Covid-19 teve impacto maior na Europa porque gripe “foi muito ligeira” em 2019

Questionado sobre se a segunda “onda” da doença pode ser pior do que a primeira, o infecciologista Jaime Nina afirma peremptoriamente: “Sem dúvida nenhuma”.

Foto
O “país não se pode dedicar 100% à covid, porque continua a haver ter muitas outras causas de morte”, diz Jaime Nina Nelson Garrido

O infecciologista Jaime Nina diz que a covid-19 teve um impacto maior do que seria de esperar na Europa e na América do Norte porque a gripe em 2019 “foi muito ligeira”.

“Muitos idosos que teriam morrido de gripe em 2019 não morreram e, portanto, havia um pool de gente vulnerável maior do que era habitual e que apanhou com a covid”, disse em entrevista à agência Lusa o professor na Universidade Nova de Lisboa, no Instituto de Higiene e Medicina Tropical e da Faculdade de Ciências Médicas.

Questionado se a segunda “onda” da doença pode ser pior do que a primeira, Jaime Nina afirmou peremptoriamente: “Sem dúvida nenhuma”. “Até porque há um motivo: neste momento, não é possível fazer um confinamento drástico como foi feito em Março e Abril, porque se fizermos isso a seguir vamos todos de chapéu na mão pedir esmola porque o país faliu. Isto tem custos brutais”, salientou o infecciologista do Hospital Egas Moniz.

Sobre o risco de se chegar ao número de óbitos registados em Abril, com dias com mais de 30 mortes, Jaime Nina disse que “ficaria aliviado se o número de mortos for 35 por dia”, mas “pode ser muito mais”.

Idosos em “bolha”

────────────────────────────────────────

Como fazer: Transcreva o texto extraído na íntegra, sem mudar nada. As linhas abaixo não têm nada a ver com o texto extraído.

Linhas fornecidas:
────────────────────────────────────────

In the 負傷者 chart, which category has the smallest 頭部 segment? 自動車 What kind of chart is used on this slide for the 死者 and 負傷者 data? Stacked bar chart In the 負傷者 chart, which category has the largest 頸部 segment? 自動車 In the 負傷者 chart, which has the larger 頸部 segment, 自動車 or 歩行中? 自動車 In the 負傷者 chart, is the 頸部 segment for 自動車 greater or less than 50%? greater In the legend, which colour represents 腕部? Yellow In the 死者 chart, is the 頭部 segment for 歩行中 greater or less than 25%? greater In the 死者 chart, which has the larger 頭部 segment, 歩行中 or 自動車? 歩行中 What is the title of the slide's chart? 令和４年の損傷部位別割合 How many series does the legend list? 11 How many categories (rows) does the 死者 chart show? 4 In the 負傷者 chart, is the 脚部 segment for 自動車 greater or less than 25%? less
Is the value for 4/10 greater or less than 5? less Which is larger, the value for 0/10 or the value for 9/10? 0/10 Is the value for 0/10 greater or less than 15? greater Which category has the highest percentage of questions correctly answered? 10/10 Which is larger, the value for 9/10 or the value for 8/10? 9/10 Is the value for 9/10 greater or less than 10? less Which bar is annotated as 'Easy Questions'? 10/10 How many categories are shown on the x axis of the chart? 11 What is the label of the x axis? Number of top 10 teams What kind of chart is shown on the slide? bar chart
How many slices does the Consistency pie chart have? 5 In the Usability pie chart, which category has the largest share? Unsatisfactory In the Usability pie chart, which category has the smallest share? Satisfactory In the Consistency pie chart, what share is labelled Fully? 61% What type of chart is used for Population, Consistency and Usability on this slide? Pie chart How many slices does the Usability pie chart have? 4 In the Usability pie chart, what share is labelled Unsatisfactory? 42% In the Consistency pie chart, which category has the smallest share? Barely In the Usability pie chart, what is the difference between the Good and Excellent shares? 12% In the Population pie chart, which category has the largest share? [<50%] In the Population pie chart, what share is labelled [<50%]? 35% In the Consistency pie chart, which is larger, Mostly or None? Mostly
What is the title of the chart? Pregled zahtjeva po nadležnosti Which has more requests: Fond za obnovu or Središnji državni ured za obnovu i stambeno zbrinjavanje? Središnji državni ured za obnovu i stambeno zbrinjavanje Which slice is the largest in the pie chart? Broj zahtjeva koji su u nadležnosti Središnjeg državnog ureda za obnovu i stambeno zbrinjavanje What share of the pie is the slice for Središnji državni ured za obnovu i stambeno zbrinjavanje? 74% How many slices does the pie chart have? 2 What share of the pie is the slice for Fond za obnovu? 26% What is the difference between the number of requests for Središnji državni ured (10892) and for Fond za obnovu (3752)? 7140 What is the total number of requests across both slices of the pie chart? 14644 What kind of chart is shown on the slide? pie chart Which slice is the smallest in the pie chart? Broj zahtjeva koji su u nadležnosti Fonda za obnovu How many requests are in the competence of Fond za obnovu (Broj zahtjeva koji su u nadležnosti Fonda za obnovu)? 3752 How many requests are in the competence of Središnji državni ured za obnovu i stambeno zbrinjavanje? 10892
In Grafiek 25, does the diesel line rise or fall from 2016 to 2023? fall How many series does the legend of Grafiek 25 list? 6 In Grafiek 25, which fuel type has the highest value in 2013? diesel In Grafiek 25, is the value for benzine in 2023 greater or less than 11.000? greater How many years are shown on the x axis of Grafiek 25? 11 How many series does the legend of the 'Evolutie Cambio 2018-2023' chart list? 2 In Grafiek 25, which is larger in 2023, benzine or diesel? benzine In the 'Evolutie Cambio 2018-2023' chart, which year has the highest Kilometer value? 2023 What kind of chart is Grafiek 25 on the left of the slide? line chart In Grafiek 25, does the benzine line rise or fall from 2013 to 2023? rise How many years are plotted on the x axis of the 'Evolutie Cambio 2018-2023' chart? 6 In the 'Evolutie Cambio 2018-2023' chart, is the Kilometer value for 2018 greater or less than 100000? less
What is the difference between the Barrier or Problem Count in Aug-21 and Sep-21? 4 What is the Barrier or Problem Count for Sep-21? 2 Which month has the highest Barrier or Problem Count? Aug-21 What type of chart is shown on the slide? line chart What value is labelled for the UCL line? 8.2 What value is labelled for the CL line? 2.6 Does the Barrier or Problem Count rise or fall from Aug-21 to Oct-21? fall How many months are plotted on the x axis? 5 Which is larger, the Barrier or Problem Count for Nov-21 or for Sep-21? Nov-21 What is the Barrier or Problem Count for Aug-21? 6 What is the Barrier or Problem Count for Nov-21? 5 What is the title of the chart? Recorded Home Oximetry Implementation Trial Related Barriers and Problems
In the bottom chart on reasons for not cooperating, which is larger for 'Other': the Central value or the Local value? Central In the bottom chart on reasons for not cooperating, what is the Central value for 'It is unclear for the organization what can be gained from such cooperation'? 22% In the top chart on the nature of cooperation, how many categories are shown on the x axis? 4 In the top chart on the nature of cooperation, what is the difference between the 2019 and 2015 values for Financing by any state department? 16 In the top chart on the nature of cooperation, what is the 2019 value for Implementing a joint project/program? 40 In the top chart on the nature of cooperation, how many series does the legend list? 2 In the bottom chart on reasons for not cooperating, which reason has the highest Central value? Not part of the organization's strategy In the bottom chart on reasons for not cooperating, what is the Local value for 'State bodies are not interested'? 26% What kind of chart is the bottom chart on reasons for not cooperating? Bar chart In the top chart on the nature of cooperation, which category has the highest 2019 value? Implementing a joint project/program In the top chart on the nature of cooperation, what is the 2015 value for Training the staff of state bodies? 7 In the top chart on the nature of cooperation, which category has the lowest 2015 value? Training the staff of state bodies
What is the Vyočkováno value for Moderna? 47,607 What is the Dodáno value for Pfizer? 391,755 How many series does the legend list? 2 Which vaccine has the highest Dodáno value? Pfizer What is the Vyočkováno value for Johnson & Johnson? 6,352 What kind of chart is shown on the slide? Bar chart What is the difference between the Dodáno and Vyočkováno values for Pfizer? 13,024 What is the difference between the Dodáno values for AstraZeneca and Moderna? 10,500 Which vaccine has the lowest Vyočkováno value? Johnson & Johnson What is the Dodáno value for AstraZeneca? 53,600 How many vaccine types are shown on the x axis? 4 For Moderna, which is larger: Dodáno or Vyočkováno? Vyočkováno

────────────────────────────────────────

Resolução:
Covid-19 teve impacto maior na Europa porque gripe “foi muito ligeira” em 2019

Questionado sobre se a segunda “onda” da doença pode ser pior do que a primeira, o infecciologista Jaime Nina afirma peremptoriamente: “Sem dúvida nenhuma”.

Foto
O “país não se pode dedicar 100% à covid, porque continua a haver ter muitas outras causas de morte”, diz Jaime Nina Nelson Garrido

O infecciologista Jaime Nina diz que a covid-19 teve um impacto maior do que seria de esperar na Europa e na América do Norte porque a gripe em 2019 “foi muito ligeira”.

“Muitos idosos que teriam morrido de gripe em 2019 não morreram e, portanto, havia um pool de gente vulnerável maior do que era habitual e que apanhou com a covid”, disse em entrevista à agência Lusa o professor na Universidade Nova de Lisboa, no Instituto de Higiene e Medicina Tropical e da Faculdade de Ciências Médicas.

Questionado se a segunda “onda” da doença pode ser pior do que a primeira, Jaime Nina afirmou peremptoriamente: “Sem dúvida nenhuma”. “Até porque há um motivo: neste momento, não é possível fazer um confinamento drástico como foi feito em Março e Abril, porque se fizermos isso a seguir vamos todos de chapéu na mão pedir esmola porque o país faliu. Isto tem custos brutais”, salientou o infecciologista do Hospital Egas Moniz.

Sobre o risco de se chegar ao número de óbitos registados em Abril, com dias com mais de 30 mortes, Jaime Nina disse que “ficaria aliviado se o número de mortos for 35 por dia”, mas “pode ser muito mais”.

Idosos em “bolha”